__ASSIGNMENT__: Render the data as a numbered list, from the first line through the line that contains "Which bar has the lowest", leaving out any blank lines.
* * * * * * * * *
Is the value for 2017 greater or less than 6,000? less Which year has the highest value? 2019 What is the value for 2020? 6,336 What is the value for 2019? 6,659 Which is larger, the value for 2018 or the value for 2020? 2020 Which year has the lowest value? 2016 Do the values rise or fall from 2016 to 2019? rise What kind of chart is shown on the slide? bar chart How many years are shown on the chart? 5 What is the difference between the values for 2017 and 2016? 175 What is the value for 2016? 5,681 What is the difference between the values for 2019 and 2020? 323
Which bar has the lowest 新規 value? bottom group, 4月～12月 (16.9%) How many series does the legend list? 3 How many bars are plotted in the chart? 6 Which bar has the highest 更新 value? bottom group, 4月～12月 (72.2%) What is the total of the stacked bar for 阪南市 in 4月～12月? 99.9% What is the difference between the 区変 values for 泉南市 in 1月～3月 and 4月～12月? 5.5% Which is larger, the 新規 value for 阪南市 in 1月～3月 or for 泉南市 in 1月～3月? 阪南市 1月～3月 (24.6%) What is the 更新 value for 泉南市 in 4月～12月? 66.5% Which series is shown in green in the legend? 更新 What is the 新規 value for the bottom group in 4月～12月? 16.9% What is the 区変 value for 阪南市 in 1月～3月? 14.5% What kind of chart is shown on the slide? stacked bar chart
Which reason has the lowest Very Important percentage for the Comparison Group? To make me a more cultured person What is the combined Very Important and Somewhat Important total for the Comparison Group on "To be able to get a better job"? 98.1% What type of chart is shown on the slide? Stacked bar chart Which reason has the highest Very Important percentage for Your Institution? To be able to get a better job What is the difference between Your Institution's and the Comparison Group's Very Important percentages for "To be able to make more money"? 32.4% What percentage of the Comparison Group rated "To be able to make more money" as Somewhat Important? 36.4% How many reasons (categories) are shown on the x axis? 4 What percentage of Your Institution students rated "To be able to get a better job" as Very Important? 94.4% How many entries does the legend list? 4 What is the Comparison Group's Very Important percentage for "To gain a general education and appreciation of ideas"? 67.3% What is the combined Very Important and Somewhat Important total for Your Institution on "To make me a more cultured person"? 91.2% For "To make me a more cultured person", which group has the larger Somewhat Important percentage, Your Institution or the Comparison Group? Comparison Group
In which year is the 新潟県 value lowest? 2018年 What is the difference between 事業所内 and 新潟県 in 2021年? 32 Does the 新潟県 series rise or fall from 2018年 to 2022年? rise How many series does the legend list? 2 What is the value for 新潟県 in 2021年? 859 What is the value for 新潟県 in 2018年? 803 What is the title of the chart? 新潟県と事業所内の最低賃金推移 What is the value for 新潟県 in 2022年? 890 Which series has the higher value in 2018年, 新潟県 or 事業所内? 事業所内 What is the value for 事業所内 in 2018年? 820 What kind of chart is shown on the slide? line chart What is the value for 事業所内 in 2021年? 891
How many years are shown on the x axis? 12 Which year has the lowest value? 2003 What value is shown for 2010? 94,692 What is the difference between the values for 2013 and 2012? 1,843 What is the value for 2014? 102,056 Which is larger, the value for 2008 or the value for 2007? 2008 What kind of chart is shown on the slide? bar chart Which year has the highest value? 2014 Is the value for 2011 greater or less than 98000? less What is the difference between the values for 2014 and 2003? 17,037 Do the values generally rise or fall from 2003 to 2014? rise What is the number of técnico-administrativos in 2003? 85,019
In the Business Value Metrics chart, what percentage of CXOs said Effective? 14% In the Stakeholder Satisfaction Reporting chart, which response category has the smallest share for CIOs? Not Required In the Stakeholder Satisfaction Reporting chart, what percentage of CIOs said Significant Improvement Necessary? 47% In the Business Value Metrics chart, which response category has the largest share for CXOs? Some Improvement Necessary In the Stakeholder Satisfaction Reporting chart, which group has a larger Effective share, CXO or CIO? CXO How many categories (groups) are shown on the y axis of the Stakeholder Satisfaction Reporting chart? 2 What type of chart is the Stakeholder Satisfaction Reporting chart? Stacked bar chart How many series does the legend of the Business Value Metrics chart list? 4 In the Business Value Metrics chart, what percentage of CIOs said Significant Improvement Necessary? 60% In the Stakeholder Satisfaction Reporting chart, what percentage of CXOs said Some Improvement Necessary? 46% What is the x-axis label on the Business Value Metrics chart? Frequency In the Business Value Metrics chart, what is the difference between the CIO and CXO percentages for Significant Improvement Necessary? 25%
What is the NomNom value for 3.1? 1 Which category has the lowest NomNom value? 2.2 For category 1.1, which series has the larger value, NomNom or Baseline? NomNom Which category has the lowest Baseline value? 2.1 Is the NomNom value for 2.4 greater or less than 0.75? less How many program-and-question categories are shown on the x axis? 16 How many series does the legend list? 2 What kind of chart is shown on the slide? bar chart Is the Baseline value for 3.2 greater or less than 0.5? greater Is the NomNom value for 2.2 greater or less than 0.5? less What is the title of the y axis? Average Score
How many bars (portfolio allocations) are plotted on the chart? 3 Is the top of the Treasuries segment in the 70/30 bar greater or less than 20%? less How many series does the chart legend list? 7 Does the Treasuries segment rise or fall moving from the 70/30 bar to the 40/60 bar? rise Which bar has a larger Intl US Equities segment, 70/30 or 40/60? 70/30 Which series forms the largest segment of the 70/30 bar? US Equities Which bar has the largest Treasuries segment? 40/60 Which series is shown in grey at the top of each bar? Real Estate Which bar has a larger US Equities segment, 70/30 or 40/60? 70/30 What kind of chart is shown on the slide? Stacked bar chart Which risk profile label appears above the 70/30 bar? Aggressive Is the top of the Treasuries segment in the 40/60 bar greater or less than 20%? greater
* * * * * * * * *
__SOLUTION BELOW__:
1. Is the value for 2017 greater or less than 6,000? less Which year has the highest value? 2019 What is the value for 2020? 6,336 What is the value for 2019? 6,659 Which is larger, the value for 2018 or the value for 2020? 2020 Which year has the lowest value? 2016 Do the values rise or fall from 2016 to 2019? rise What kind of chart is shown on the slide? bar chart How many years are shown on the chart? 5 What is the difference between the values for 2017 and 2016? 175 What is the value for 2016? 5,681 What is the difference between the values for 2019 and 2020? 323
2. Which bar has the lowest 新規 value? bottom group, 4月～12月 (16.9%) How many series does the legend list? 3 How many bars are plotted in the chart? 6 Which bar has the highest 更新 value? bottom group, 4月～12月 (72.2%) What is the total of the stacked bar for 阪南市 in 4月～12月? 99.9% What is the difference between the 区変 values for 泉南市 in 1月～3月 and 4月～12月? 5.5% Which is larger, the 新規 value for 阪南市 in 1月～3月 or for 泉南市 in 1月～3月? 阪南市 1月～3月 (24.6%) What is the 更新 value for 泉南市 in 4月～12月? 66.5% Which series is shown in green in the legend? 更新 What is the 新規 value for the bottom group in 4月～12月? 16.9% What is the 区変 value for 阪南市 in 1月～3月? 14.5% What kind of chart is shown on the slide? stacked bar chart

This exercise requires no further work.